Canon 28mm f/1.8 at f/4, crop from center of 100% image.
This shot's for free: the image is as sharp as it's going to get by f/2.8 in the center, so f/4 looks the same. Diffraction will start to soften the image at f/11 and smaller, as it does on all lenses.
Top Right Corner, Full-Frame
Here are crops from the top right corner of a full-frame image at 100%. Like all wide lenses, performance gets worse as one gets further away from the center, so the corner of a full-frame image is the toughest test. It will be better on a 1.3x (1D Mk III) and much better on a 1.6x (Rebel and 30D) image.
Canon 28mm f/1.8 at f/1.8, crop from top right of 100% image.

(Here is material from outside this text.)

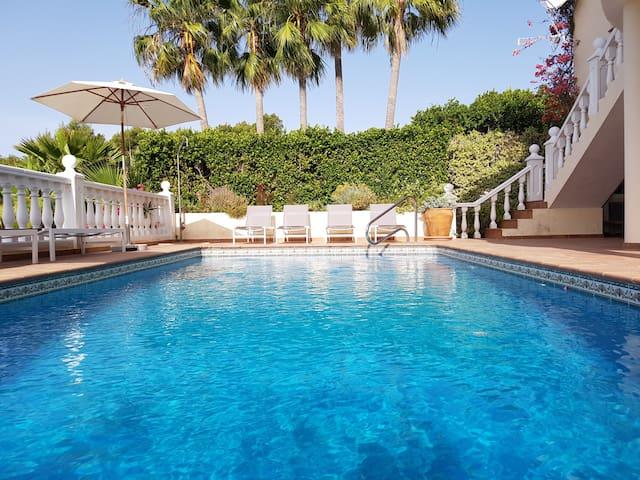 Prachtig huis met zwembad en zeezicht in Altea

This is softer due to the veiling of the spherical aberration, but notice that there is a sharp core as well. The details are here, hiding behind lower contrast. It's also a bit darker in the corner due to the slight falloff.
Canon 28mm f/1.8 at f/2, crop from top right of 100% image.
Stopping down a third of a stop to f/2 is an improvement, both in improving falloff and sharpness.
Canon 28mm f/1.8 at f/2.8, crop from top right of 100% image.
f/2.8 is much better than f/2, but since we're in a far corner, still not as sharp as in the center at f/2.8.
Canon 28mm f/1.8 at f/4, crop from top right of 100% image.
By f/4 even the corners are great. f/2.8 is all you need for perfect sharpness, but if you're looking at it with a microscope like this, then stop down to f/4.
Coma is what makes points of light in the corners look like blobs or comas instead of points. If a lens has coma, it's visible at only the widest apertures. Coma is caused by spherical aberration.
The Canon 28mm f/1.8 has pronounced coma at f/1.8 and f/2, and it goes away at f/2.8.
Full-frame image, Canon 28mm f/1.8 at f/1.8 for 6 seconds, 5D at ISO 200.
See what looks like Saturn in the upper left along the top edge? It's actually Jupiter, and should look like a point, not a blob. The huge bright thing is a 12 day old moon (3/4 full). The blobs at the bottom left and right also are not as we'd like them. These blobs are coma.
Full-frame image, Canon 28mm f/1.8 at f/2 for 8 seconds, 5D at ISO 200.
Stopping down a third of a stop to f/2 is a small improvement.
Full-frame image, Canon 28mm f/1.8 at f/2.8 for 16 seconds, 5D at ISO 200.
By f/2.8 the coma is gone, hooray!
Full-frame image, Canon 28mm f/1.8 at f/4 for 32 seconds, 5D at ISO 200.
f/4 is even a little better, and as you can see under Sunstars, the little points of light are starting to grow points. Jupiter now looks a little bit elongated, but that's due to Earth movement making it appear to move towards the lower right, This longer 32 second exposure brings that out.